Uit Wikipedia, de vrije encyclopedie
Louis Maurick
Plaats uw zelfgemaakte foto hier
Geboren 11 april 1871
Overleden 24 april 1910
Zangstem tenor
Portaal  Portaalicoon   Klassieke muziek

Ludwig Johann Theodorus (Louis) Maurick (Nederland: Lochem, 11 april 1871 – Duitsland: Kassel, 24 april 1910) was een Nederlands heldentenor van Duitse komaf.[1]

Hij was zoon van koopman/logementhouder Heinrich Maurick en Johanna Theodore Koenders. Hijzelf huwde in 1897 in Den Haag de Zwitserse Ida Güdel; het echtpaar kreeg in Dordrecht twee kinderen Louis Achille en Ida Isolde.

Hij groeide op in Dordrecht en ontving daar vermoedelijk ook zijn opleiding aan de Maatschappij tot Bevordering der Toonkunst alsmede aan het Amsterdams Conservatorium. In 1898 stond hij op het podium met zangtalenten Julia Culp en Thom Denijs, toen ook nog leerlingen van dat conservatorium. Bij een concert in Rotterdam schreef de pers, dat hij een aangenaam klinkende stem had, met een toekomst, mits voldoende geschoold. Minpunt was zijn zwakke uitspraak van de Duitse taal.

Vervolgens was hij in de seizoenen 1901 tot 1903 verbonden aan bij het Amsterdamsch Lyrisch Toneel met als thuisbasis het Paleis voor Volksvlijt. Hij kwam toen ook in Amsterdam wonen met adressen aan de Derde Helmersstraat, Ceintuurbaan 360 en Sarphatipark 113. Hij zong in die seizoenen met onder andere met Cato Engelen-Sewing onder leiding van Albert Kwast (Faust) en Peter Raabe (Die Zauberflöte en Der Bettelstudent).
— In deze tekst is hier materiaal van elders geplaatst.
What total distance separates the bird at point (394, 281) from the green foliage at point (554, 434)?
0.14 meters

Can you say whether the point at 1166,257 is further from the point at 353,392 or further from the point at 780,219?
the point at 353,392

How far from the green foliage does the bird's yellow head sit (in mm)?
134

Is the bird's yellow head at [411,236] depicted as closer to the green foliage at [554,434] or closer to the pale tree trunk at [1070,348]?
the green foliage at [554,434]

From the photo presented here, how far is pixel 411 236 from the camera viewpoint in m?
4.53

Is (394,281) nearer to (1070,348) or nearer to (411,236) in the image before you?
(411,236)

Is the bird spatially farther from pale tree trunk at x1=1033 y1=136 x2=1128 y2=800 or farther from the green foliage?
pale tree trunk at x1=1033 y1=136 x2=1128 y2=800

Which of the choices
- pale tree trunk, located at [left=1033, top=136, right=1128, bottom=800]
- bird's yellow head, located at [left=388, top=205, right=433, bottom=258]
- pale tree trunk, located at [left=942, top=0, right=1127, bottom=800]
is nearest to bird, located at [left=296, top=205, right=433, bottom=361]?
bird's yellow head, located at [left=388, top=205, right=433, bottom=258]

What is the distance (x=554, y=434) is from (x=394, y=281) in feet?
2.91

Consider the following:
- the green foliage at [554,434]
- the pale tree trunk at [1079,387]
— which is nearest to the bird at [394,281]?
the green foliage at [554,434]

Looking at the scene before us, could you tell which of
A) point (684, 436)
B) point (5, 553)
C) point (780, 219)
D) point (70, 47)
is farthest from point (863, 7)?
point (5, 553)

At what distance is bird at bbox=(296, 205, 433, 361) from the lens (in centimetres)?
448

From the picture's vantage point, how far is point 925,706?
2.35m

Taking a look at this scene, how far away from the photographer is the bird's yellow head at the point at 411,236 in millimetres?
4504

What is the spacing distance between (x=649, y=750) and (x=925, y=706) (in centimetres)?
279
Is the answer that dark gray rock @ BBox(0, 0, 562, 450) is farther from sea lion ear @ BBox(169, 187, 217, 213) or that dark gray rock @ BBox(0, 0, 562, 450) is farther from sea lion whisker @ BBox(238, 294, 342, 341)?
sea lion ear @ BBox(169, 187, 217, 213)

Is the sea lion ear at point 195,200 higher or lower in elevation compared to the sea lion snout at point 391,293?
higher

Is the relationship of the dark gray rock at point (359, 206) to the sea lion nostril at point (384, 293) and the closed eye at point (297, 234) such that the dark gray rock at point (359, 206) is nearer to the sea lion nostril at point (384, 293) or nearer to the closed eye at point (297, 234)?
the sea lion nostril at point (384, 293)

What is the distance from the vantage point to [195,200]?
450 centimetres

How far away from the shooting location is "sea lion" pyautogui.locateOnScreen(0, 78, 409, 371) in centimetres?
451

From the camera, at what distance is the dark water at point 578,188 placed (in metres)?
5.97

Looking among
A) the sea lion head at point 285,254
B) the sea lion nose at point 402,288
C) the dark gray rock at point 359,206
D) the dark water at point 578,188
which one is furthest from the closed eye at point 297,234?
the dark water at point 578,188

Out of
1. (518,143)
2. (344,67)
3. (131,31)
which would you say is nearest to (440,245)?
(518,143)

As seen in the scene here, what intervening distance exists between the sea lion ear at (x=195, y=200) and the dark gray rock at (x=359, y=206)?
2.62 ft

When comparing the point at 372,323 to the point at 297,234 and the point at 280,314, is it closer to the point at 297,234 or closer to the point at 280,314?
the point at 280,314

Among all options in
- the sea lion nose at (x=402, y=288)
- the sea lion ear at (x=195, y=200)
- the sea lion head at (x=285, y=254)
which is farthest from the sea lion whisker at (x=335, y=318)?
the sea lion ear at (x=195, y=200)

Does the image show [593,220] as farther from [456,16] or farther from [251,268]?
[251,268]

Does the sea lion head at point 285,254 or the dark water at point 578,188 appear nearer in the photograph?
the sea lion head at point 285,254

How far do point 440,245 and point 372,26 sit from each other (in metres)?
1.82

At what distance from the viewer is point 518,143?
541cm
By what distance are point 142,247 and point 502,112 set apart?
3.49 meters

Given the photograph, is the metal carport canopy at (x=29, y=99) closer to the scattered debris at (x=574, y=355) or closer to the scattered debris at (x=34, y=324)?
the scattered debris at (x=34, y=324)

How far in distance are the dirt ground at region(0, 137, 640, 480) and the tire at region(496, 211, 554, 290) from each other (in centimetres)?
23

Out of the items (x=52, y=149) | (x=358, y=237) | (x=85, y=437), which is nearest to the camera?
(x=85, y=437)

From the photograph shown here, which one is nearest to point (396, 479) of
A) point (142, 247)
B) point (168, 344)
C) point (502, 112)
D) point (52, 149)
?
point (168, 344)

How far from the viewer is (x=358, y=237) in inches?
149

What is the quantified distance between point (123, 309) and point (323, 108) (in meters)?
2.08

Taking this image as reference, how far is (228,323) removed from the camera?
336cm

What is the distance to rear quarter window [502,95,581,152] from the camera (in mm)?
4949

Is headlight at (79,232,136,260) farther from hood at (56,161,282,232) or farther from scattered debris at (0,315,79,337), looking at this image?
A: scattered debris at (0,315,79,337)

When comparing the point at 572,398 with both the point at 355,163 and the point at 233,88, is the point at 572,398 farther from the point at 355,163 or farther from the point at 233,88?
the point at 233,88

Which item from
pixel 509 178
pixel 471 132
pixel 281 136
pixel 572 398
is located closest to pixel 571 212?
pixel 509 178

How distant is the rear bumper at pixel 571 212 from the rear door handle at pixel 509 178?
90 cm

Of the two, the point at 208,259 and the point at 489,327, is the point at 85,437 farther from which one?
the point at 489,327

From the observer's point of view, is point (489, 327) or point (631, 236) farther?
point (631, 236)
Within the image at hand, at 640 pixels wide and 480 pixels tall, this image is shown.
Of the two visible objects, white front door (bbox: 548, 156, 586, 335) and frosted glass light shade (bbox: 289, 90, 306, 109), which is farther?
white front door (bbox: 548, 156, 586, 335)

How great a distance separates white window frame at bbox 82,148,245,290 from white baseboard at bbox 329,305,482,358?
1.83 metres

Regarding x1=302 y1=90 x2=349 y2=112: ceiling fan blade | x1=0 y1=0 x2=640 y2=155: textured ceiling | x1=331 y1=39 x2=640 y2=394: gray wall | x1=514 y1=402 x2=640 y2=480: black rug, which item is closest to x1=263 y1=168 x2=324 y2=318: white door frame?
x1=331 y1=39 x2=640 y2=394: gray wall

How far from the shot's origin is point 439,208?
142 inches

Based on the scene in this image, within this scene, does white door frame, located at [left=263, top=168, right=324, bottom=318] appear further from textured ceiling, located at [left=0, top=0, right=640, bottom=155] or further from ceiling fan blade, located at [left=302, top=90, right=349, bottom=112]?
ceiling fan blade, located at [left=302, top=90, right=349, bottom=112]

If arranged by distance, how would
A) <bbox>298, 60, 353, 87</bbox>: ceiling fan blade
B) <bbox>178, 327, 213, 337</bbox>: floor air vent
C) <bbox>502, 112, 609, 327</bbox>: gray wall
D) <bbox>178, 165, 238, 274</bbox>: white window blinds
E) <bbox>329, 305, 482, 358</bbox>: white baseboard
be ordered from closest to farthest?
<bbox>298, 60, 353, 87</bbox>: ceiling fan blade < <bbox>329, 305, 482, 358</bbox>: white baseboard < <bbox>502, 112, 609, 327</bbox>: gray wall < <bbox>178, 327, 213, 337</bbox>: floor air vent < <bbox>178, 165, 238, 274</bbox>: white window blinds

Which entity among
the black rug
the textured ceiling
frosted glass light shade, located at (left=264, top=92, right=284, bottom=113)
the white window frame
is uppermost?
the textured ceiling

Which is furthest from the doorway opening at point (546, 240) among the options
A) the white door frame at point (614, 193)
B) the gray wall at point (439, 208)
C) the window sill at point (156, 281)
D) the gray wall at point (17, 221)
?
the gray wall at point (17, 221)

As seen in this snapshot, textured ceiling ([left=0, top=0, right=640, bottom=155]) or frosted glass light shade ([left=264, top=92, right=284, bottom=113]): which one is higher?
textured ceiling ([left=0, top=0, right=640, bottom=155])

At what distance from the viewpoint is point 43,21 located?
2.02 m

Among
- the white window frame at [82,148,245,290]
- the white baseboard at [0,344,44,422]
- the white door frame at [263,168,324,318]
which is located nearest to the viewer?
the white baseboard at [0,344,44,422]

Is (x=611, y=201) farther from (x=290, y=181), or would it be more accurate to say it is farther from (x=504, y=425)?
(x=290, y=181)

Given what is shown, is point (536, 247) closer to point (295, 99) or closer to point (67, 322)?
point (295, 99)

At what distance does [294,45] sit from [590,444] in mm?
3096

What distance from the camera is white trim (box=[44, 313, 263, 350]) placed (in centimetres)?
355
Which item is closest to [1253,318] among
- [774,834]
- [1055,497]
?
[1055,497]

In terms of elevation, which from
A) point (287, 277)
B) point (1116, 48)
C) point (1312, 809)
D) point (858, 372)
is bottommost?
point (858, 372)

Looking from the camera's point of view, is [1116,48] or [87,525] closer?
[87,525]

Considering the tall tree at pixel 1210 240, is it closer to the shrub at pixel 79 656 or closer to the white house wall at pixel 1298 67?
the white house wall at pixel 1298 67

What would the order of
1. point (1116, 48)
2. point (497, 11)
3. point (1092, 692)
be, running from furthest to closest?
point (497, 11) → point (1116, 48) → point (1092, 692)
Daarna volgde kortstondig een dienstverband bij de Nederlandse Opera van Cornelis van der Linden (rol Gerald in opera Lakmé). Hij trok (deels nog wonend in Amsterdam) naar Duitsland, alwaar hij deel uitmaakte van operagezelschappen in Lübeck (1902-1905), Neurenberg (1905-1908) en Kassel (1908-1910).